Сэр Найджел был на вид человеком хрупким и невзрачным, с тихим голосом и мягкими движениями. Он настолько не вышел ростом, что даже его супруга, которую никак нельзя было назвать высокой, превосходила его на три пальца. Его наружность пострадала еще во время первых битв, в которых он участвовал: когда он через брешь в стене Бержерака вел на приступ людей герцога Дерби, тут-то на сэра Найджела и вывалили корзину извести; с тех пор он стал сутулиться и, щурясь, всегда словно вглядывался во что-то. Ему было сорок шесть лет, но благодаря постоянным упражнениям с оружием он сохранил подвижность и необычайную выносливость, так что издали казался стройным, легким и живым, словно мальчик. Однако цвет лица у него был тусклый, с желтизной, взгляд суровый и рассеянный, что свидетельствовало о тяжелых трудах под открытым небом; в маленькой остроконечной бородке, которую он носил, следуя тогдашнему обычаю, поблескивало немало седых прядей. Черты лица были мелкие, правильные, изящные, нос строгих очертаний, с горбинкой, глаза слегка навыкате. Одежда его отличалась простотой и вместе с тем щеголеватостью. Фландрская шляпа из шкурки бобра с изображением пресвятой Девы Эмбрунской была резко сдвинута влево, чтобы скрыть изувеченное ухо, половину которого ему отхватил солдат-фламандец в пылу битвы под Турне. Его штаны и кафтан были фиолетового цвета, рукава с длинными манжетами свисали ниже колен. Красные кожаные туфли, элегантно заостренные, все же не отличались той экстравагантной длиной, как это вошло в моду при следующем царствовании. Талию стягивал расшитый золотом рыцарский пояс с гербом сэра Найджела — пять роз по серебряному полю, искусно выгравированные на пряжке. Таким стоял сэр Найджел Лоринг на Эйвонском мосту и непринужденно беседовал со своей супругой.

Если бы не было видно ничего, кроме этих лиц, и чужеземца спросили, какое из двух могло скорее принадлежать отважному воину, которого почитает в Европе самая грубая солдатня, он, наверное, указал бы на лицо женщины.

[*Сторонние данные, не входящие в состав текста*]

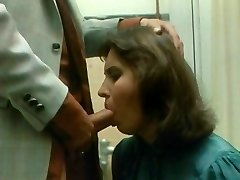 secretara suge boss's penisul la birou's, baie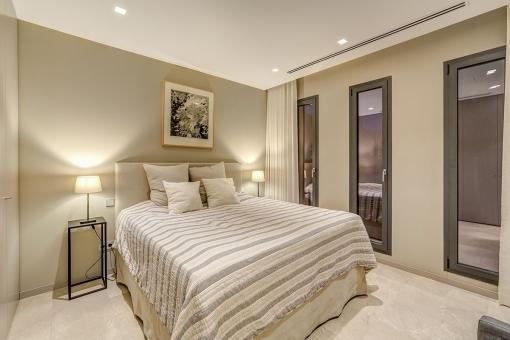 Eines von 6 möblierten Schlafzimmern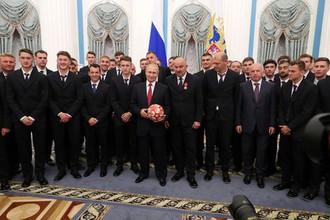 Сборную России по футболу наградили званиями Заслуженных мастеров спорта после ЧМ-2018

Оно было широкое, квадратное и красное, с мохнатыми, свирепыми бровями и взглядом, как у тех, кто привык властвовать. Леди Лоринг была выше и кряжистее мужа. Свободная одежда из сендаля и обшитая мехом накидка не могли скрыть костистой и неженственной фигуры. Но то была эпоха воинственных женщин. Деяния Черной Агнес из Дэнбара, леди Солсбери и графини де Монфор еще жили в памяти общества. Имея перед собой такие примеры, супруги английских военачальников стали не менее воинственными, чем их мужья, и в их отсутствие командовали в своих замках с осмотрительностью и строгостью многоопытных сенешалов. Монтекьютам в их замке Туинхэм жилось очень спокойно, и им не приходилось бояться ни беглых каторжников, ни французских эскадронов — леди Мэри Лоринг об этом позаботилась. Однако даже в те времена считалось, что если у дамы солдатский характер, то едва ли желательно, чтобы у нее было солдатское лицо. Иные мужчины утверждали, будто среди всех суровых походов и отважных деяний, в которых сэр Найджел Лоринг показал истинную меру своей храбрости, не последнее место занимает сватовство и женитьба на столь неприступной даме.

— Повторяю, дорогой мой супруг, — говорила она, стоя рядом с ним, — это неподходящее воспитание для девицы: соколы да собаки, стихи да цитра; то она поет французский рондель, то читает про подвиги Дуна Майнцского, или, например, вчера вечером, когда я вошла к ней, она ловко притворилась, будто спит, но из-под подушки выглядывал краешек свитка. И вечная отговорка: это ей-де одолжил отец Христофор из монастыря. Какая будет польза от всего этого, когда ей придется хозяйничать в собственном замке и сто человек будут разевать рты на ее говядину и пиво?

— Верно, моя милая пташка, верно, — отозвался рыцарь, извлекая конфетку из золотой бонбоньерки. — Наша девица подобна молодому жеребенку, который брыкается и скачет, охваченный жаждой жизни. Дайте ей время, госпожа моя, дайте ей время…

— А мой отец, я уверена, дал бы мне просто крепких ореховых розог. Ma foi! Уж и не знаю, куда идет мир, если молодые девушки пренебрегают советами старших. Удивляюсь, как вы не проучите ее, дорогой супруг!

— Ну нет, утеха моего сердца. Я еще ни разу не поднимал руку на женщину, и было бы довольно странно, если бы я начал именно с моей собственной плоти и крови. Разве не женщина метнула мне в глаза известь, но хотя я видел, как она наклонилась, и, наверное, мог бы удержать ее, я счел недостойным для своего рыцарского достоинства мешать или препятствовать особе женского пола.

— Потаскуха! — воскликнула леди Лоринг, сжимая крупный кулак. — Жаль, меня не было при этом, я бы ей показала!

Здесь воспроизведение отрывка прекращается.